── Selected extract ──

Advisor Scot Fairchild (Fairchild), currently employed by Lucia Securities, LLC (Lucia Securities) has been subject to at least two customer complaints during the course of his career. According to a BrokerCheck report one of the customer complaint concerns alternative investments such as direct participation products (DPPs) like business development companies (BDCs), non-traded real estate investment trusts (REITs), oil & gas programs, annuities, and private placements. The attorneys at Gana Weinstein LLP have represented hundreds of investors who suffered losses caused by these types of high risk, low reward products.
In December 2019 a customer complained that Fairchild violated the securities laws by alleging that Fairchild engaged in sales practice violations related to breach of fiduciary duty, misrepresentations and omissions, negligence and unsuitable investments in high risk, illiquid investments purchased between 2013 and 2014 and in violation of Nevada Securities Laws. The claim alleges $214,335 and is currently pending.

───
── Stored data ──

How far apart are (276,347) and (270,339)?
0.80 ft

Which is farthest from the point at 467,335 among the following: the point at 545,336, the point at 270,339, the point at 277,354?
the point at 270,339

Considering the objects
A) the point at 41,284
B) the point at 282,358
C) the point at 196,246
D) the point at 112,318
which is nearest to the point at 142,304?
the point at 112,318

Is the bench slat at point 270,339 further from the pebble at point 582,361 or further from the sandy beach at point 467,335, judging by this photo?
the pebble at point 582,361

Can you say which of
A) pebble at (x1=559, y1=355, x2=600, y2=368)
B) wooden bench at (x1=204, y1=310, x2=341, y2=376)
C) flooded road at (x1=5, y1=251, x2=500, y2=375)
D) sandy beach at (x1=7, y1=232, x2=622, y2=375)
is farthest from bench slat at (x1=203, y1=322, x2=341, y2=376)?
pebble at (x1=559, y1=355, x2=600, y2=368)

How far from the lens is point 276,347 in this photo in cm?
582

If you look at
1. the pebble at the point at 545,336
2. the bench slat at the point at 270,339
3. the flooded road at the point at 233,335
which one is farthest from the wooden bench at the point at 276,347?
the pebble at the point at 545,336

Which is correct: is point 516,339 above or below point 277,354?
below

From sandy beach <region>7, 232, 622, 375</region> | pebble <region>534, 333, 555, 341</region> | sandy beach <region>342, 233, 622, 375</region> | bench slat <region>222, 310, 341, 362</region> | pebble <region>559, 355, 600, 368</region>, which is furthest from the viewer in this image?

───

● To be done
Pick up the text about customer complaints against Scot Fairchild and continue it after its final sentence. The records play no part in what comes next.

● Result
In January 2019 a customer complained that Fairchild violated the securities laws by alleging that Fairchild engaged in sales practice violations related to breach of fiduciary duty, negligence, breach of contract, and unsuitable investment recommendations related to Real Estate Investment Trusts purchased between on or around 2013 and 2014. The claim alleges $500,000 and settled for $175,000.
DDPs include products such as non-traded REITs, oil and gas offerings, equipment leasing products, and other alternative investments. These alternative investments virtually never profit investors and are almost always unsuitable for investors because of their high fee and cost structure. Brokers selling these products are paid additional commission in order to hype these inferior quality investments providing a perverse incentives to create an artificial market for the investments.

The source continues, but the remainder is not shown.